The Poem That Named It All
- Daisy Wren River

- Oct 12
- 2 min read

When I first wrote The Truth About Heartbreak, I didn’t know it would become the title of my book.
It started as one of many; another late-night piece of writing, another attempt to put words around something I couldn’t quite explain. But as soon as I finished it, I knew. This was the one. This was what the whole journey had been about.
For me, The Truth About Heartbreak isn’t just a poem. It’s an interpretation; my own reflection on what heartbreak really feels like when it’s stripped back to its rawest form. Not the tidy, cinematic kind. The real kind.
The kind that tears through your chest. That leaves you breathless, scattered, and unsure of who you are without the person or the version of life you thought you’d have. It’s heavy, chaotic, and sometimes wordless, until you force the words out just to make sense of the ache.

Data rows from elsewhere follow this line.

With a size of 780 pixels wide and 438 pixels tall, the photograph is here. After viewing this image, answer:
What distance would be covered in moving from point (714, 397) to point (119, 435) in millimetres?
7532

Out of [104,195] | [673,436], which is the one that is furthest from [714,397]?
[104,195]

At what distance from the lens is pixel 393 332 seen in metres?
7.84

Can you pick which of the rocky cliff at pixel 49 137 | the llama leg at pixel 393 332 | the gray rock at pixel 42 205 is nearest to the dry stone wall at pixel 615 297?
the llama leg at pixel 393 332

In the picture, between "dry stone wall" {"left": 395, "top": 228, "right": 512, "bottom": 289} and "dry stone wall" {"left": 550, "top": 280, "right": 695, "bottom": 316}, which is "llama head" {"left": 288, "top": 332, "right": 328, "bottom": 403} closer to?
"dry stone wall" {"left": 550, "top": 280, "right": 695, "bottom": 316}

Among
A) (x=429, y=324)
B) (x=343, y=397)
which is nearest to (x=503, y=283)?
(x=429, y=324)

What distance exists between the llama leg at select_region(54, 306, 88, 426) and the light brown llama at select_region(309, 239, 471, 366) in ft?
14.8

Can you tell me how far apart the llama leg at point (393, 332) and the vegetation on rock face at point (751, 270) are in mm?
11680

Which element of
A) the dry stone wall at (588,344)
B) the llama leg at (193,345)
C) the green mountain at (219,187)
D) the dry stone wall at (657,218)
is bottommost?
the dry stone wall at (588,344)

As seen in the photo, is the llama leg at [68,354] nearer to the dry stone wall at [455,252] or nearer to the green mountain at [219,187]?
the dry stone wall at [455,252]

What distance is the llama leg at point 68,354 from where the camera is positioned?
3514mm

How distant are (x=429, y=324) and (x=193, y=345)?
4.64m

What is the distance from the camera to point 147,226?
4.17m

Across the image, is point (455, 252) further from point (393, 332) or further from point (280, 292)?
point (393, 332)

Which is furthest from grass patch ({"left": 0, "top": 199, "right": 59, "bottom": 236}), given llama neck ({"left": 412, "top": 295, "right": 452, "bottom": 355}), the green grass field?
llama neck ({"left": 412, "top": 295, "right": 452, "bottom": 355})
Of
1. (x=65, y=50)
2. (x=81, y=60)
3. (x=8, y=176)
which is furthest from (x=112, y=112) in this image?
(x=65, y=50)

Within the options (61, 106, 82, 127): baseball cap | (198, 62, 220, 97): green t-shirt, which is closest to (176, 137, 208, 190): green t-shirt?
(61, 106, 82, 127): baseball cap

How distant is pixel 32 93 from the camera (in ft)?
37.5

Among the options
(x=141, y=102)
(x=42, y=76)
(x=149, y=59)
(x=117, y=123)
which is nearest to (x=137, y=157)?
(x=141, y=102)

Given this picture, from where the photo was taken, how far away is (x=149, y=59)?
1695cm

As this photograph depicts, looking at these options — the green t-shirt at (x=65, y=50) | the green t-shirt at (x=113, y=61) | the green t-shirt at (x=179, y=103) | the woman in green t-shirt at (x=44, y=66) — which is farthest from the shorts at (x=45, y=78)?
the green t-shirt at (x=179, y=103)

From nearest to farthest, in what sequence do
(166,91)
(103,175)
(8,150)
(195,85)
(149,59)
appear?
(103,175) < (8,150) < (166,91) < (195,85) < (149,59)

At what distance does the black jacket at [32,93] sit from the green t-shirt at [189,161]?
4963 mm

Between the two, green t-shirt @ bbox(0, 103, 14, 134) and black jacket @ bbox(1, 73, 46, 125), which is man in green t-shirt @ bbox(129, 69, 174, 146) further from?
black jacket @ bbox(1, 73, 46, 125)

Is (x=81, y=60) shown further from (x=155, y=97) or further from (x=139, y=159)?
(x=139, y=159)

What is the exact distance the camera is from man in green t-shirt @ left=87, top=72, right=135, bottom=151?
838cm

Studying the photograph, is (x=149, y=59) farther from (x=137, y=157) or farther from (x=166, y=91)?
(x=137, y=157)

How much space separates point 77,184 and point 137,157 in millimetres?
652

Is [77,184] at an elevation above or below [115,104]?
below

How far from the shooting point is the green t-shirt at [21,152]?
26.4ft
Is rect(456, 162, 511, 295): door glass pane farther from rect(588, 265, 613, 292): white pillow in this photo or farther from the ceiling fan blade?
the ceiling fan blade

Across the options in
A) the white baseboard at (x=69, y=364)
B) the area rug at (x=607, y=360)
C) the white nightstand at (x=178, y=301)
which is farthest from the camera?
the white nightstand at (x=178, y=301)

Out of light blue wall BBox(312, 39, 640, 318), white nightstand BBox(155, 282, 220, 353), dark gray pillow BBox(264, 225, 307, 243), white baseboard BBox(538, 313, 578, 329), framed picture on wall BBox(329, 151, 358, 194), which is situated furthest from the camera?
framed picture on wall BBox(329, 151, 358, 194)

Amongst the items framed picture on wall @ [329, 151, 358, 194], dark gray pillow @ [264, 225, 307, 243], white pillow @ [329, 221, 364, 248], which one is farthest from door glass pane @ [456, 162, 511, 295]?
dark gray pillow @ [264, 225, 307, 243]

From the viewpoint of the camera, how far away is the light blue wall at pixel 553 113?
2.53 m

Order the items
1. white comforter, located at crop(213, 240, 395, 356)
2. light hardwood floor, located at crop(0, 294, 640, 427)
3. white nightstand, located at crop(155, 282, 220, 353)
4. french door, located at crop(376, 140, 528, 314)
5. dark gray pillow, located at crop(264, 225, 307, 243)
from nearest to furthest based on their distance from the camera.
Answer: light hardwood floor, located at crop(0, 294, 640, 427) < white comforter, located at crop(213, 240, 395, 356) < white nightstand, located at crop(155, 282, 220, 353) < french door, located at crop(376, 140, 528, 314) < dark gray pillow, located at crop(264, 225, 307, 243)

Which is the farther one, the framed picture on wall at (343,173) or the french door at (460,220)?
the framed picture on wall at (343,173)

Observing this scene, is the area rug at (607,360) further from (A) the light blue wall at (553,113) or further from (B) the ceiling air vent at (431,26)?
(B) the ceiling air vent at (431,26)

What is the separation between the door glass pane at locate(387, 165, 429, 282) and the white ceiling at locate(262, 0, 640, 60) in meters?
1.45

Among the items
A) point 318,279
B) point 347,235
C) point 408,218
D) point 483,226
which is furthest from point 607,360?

That’s what I tried to capture when I wrote it. The moment when heartbreak stops being a story about someone else, and becomes a mirror for yourself.
Most of my poems live somewhere in that space; between pain and understanding, between loss and rediscovery.
They come from real moments of heartbreak, from grief I hadn’t processed, from the parts of me that needed to be seen. It made sense that this poem, the one that tried to hold all of that, became the title of the book.
The Truth About Heartbreak wasn’t chosen because it sounded beautiful. It was chosen because it was honest. It said exactly what I wanted the book to say, that heartbreak has a truth all of its own. It changes you. It hurts you. But it also shows you who you are when everything else falls away.
When I read that poem now, I still feel the ache of where it began. But I also feel gratitude, because it marked the moment my pain became art.
It was the first time I realised that writing could hold the things I couldn’t, and that maybe, through my words, someone else might find the courage to face their own truth too.